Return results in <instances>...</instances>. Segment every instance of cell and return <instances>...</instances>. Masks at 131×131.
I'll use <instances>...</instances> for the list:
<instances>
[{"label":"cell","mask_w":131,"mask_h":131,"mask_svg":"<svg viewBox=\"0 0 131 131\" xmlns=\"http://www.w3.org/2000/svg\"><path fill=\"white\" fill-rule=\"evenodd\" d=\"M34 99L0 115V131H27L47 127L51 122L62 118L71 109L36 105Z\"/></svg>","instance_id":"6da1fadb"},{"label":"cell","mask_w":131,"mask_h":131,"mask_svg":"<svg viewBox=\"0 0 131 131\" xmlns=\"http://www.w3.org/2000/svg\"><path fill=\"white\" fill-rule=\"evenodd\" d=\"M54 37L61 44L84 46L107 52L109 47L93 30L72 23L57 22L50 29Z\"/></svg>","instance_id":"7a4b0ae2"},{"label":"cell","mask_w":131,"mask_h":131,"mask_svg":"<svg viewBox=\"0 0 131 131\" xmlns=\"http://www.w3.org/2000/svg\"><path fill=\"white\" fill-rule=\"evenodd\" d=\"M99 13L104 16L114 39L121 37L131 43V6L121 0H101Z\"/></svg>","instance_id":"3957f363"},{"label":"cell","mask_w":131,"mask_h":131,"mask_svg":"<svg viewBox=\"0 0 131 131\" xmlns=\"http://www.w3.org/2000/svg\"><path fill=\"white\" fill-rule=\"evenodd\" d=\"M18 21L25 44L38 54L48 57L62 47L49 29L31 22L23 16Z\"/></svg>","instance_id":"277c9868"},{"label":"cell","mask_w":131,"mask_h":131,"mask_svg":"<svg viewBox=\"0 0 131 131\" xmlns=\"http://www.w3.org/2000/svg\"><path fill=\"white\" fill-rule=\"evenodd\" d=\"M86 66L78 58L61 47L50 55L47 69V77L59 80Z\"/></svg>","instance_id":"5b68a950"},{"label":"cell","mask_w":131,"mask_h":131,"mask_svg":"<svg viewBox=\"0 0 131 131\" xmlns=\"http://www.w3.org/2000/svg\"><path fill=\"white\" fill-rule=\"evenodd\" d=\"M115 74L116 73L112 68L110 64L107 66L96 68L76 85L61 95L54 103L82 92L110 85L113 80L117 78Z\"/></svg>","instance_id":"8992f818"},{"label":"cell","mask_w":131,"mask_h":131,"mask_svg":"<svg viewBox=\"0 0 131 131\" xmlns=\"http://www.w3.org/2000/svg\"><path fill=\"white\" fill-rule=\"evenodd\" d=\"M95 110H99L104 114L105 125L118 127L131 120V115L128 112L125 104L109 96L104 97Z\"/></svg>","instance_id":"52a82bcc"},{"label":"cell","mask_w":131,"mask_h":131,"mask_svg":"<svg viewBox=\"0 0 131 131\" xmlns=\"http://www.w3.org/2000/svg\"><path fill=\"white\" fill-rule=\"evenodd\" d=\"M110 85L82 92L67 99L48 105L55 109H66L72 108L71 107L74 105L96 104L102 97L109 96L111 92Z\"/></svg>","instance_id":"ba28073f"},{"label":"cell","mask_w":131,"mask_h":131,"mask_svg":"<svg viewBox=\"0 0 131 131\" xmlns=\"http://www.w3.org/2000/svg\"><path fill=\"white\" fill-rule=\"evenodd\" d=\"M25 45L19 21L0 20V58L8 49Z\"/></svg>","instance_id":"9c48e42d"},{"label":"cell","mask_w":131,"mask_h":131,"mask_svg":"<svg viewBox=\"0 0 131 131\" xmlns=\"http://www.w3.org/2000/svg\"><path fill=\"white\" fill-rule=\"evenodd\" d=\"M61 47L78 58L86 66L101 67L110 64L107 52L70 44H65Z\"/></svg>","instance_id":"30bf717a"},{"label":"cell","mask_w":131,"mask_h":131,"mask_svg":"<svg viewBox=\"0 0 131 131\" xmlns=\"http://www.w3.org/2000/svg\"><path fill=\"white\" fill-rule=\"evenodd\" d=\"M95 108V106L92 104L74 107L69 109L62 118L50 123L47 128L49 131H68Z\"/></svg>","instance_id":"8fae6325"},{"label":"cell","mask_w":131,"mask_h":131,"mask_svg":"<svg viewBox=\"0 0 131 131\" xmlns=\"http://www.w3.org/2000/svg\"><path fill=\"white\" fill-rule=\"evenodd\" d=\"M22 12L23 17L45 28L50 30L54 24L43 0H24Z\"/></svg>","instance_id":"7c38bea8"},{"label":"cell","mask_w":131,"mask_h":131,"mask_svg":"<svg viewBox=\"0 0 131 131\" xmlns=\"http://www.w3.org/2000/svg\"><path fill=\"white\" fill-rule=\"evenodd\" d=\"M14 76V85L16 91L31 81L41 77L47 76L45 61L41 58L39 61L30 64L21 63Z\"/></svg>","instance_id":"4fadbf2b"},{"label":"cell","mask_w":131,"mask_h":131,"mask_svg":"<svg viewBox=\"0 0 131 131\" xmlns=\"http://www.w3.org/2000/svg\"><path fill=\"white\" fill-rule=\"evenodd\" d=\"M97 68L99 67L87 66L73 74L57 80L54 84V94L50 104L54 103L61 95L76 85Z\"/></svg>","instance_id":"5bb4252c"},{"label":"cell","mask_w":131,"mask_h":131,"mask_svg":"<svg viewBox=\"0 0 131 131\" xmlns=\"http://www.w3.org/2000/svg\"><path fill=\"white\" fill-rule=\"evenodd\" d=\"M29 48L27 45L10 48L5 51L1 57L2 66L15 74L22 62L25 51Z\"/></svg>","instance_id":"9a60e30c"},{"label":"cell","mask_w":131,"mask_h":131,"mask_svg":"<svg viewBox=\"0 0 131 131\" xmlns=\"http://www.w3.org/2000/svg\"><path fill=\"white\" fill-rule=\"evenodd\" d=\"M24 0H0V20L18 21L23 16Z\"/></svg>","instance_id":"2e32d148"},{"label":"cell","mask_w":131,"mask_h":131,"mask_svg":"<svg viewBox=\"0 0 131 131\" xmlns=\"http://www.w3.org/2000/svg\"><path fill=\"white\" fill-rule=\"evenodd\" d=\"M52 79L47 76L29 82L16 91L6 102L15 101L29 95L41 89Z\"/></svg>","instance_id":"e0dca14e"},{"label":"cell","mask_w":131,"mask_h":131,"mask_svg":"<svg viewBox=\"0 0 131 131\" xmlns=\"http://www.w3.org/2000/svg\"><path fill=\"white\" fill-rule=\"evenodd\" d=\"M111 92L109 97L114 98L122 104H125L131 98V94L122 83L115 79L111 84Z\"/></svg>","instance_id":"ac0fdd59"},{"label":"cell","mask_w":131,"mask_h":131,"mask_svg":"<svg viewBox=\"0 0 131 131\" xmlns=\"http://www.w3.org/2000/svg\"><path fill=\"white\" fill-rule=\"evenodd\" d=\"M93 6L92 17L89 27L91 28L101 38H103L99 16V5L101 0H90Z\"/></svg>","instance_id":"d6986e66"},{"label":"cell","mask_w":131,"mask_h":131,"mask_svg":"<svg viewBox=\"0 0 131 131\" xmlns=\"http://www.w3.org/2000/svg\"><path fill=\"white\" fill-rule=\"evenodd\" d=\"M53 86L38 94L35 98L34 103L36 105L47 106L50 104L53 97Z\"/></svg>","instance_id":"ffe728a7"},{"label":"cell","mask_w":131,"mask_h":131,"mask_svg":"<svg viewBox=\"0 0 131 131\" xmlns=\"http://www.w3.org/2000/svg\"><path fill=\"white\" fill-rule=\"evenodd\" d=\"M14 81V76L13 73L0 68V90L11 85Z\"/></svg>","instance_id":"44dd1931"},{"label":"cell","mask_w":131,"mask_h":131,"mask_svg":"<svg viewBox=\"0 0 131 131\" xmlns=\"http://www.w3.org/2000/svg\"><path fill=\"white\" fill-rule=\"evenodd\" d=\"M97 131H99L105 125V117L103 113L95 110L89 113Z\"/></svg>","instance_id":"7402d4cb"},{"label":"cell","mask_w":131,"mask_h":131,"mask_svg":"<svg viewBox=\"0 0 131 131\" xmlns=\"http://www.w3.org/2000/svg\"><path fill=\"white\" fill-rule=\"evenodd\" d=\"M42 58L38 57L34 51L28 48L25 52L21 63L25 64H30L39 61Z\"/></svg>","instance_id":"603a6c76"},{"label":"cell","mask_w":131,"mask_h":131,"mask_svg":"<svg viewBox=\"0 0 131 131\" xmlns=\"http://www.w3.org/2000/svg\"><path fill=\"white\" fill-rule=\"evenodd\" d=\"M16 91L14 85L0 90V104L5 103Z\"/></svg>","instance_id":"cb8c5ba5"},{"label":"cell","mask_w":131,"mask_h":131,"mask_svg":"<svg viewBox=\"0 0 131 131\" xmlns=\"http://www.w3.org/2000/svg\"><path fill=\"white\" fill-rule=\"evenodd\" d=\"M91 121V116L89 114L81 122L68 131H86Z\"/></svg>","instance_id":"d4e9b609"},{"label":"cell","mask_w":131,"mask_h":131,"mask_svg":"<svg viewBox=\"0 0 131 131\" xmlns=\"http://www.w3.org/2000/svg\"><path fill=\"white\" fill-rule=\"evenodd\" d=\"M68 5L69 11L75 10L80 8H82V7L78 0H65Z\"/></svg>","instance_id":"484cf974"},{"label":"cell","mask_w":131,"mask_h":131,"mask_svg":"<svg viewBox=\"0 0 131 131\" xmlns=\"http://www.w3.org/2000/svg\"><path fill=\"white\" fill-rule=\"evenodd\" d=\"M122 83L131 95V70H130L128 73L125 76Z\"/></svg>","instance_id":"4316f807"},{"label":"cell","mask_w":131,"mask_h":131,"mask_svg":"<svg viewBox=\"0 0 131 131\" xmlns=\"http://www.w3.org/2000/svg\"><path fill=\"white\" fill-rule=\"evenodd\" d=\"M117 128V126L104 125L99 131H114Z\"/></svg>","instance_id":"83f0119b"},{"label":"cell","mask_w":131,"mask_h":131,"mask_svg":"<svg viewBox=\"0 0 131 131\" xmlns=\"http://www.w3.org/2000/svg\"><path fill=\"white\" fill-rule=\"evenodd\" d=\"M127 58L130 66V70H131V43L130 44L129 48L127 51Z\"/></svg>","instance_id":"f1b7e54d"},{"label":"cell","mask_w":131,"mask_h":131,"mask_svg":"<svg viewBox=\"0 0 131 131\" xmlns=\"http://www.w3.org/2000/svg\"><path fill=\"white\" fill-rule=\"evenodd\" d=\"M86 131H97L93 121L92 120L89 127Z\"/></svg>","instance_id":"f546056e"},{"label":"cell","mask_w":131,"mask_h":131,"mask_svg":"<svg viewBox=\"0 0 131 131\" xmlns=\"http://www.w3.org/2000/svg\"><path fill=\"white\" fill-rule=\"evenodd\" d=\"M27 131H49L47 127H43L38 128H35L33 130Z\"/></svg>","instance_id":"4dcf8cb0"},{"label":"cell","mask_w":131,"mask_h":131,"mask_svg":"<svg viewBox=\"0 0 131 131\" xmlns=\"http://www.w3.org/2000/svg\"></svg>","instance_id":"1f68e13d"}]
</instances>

# # #

#### Aim
Which lines of the listing above contain the string "instances"? Show each of them in full, matching case.

#### Solution below
Return results in <instances>...</instances>. Segment every instance of cell and return <instances>...</instances>. Masks at 131×131.
I'll use <instances>...</instances> for the list:
<instances>
</instances>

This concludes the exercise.